Policy hurts NIU

Recently you published letters by professors Sjostrom and Karlson on this subject.

There are two issues of particular interest: (a) what have the profits of the major oil companies been doing lately, and (b) are there drawbacks to a policy emphasis on cheap oil as our main form of energy?

My sources show me the revenues of the majors was $7.2 billion in the last three months of 1990. That is 70 percent up from the same period in 1989.

I have difficulty believing such a huge increase results from accidental misreading of the markets by these companies, and suspect prices charged at the pump do not reflect crude cost.

ave the oil companies benefited excessively from the Gulf War? You decide. This relates directly to the second issue, our oil policy.

In the early 1980s that policy, along with international events, brought cheap oil which was good for heavy petroleum consumers.
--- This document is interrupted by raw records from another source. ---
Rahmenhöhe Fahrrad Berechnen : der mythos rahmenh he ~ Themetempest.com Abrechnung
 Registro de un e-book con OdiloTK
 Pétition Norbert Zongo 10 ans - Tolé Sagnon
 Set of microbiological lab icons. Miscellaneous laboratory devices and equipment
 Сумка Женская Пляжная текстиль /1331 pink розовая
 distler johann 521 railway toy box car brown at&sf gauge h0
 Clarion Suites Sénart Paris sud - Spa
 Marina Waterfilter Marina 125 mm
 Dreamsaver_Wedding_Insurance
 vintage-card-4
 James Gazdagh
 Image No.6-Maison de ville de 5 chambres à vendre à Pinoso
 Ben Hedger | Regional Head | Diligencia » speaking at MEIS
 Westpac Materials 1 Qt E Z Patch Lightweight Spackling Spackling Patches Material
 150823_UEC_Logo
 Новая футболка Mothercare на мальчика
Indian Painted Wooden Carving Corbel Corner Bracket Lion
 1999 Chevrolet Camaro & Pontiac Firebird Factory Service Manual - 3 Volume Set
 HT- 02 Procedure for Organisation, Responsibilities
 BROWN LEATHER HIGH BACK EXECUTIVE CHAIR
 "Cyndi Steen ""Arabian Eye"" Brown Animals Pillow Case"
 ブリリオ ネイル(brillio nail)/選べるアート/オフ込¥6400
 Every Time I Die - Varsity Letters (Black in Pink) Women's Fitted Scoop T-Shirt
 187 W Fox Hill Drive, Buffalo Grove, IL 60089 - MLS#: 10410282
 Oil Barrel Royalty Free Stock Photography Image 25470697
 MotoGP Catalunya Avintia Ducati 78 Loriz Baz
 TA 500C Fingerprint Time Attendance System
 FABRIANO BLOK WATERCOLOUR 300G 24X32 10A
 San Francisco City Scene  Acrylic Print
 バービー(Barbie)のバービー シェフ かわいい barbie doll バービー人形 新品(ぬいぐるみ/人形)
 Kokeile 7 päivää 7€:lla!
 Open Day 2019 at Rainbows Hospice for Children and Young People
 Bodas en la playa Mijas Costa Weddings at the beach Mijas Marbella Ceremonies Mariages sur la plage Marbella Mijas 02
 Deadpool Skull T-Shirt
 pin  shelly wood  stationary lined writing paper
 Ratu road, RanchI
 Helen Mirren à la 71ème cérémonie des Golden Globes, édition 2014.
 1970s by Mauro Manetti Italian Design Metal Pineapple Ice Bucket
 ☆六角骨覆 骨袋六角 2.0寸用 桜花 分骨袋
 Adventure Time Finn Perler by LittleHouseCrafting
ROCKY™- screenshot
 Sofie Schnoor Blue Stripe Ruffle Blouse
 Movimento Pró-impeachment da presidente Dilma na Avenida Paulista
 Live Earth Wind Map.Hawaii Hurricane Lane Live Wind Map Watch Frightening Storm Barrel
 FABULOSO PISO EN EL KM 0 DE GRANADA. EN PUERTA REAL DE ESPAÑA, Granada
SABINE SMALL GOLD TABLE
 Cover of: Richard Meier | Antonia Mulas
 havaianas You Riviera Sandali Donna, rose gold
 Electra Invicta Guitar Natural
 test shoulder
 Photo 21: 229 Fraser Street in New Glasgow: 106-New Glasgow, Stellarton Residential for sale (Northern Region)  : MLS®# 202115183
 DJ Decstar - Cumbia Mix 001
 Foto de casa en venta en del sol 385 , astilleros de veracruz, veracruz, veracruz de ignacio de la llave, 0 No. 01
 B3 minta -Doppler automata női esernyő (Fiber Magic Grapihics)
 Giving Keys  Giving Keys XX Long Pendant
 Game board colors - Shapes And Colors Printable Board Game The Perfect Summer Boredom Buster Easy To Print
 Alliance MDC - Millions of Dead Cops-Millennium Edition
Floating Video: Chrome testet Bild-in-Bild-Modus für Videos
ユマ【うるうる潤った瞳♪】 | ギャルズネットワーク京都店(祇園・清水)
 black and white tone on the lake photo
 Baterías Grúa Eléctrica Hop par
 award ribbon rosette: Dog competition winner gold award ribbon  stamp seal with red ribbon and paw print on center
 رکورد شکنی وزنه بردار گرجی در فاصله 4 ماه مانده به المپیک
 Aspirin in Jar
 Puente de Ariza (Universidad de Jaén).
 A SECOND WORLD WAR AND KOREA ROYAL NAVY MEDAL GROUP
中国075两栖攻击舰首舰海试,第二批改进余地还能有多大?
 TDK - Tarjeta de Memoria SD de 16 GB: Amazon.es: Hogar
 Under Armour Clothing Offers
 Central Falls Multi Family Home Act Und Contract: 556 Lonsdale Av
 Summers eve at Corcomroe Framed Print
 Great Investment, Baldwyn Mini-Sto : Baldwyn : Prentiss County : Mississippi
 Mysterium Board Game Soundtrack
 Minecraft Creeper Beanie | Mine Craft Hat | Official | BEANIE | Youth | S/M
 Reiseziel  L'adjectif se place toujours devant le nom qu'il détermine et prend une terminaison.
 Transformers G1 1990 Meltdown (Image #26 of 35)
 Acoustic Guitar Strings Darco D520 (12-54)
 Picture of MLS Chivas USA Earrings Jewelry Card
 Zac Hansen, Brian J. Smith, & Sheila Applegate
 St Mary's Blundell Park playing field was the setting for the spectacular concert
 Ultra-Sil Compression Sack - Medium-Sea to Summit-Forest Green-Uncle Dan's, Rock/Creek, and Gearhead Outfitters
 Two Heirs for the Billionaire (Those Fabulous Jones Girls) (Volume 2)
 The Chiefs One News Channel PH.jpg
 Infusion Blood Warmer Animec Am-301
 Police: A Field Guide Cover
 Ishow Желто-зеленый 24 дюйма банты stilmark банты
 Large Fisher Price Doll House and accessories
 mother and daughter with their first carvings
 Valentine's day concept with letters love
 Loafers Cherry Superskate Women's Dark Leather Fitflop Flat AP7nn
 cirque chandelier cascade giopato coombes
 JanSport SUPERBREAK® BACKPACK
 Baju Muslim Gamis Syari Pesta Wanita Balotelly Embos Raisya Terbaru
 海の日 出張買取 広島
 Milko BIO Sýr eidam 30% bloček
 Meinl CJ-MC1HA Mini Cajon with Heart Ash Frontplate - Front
It did no harm to the major oil companies since their profits depend on their margin, not the absolute cost of the product.

The oil economics of the 1980s have, however, greatly reduced exploration and production in the United States. Our dependence on foreign oil has increased a great deal.

Federal policy has discouraged conservation, resisted development of alternate sources of energy and led to the decimation of local economies in oil producing states.

Also, the federal government has ignored the environmental consequences of oil as an energy source. A good example is our response to the greenhouse global warming problem.

Other industrialized governments have proposed action, but the United States resists. Without us any environmental plans are useless because we are by far the greatest atmospheric polluters on the planet.

Does this policy make sense when oil is a limited resource and our economic competition is rapidly developing energy alternatives and methods for high efficiency of fuel use?

Who is going to win in the end? I also regret the present funding situation prevents proper course offerings at NIU.

Maybe otherwise we could have some integrative courses that ask questions never raised in our specialist offerings.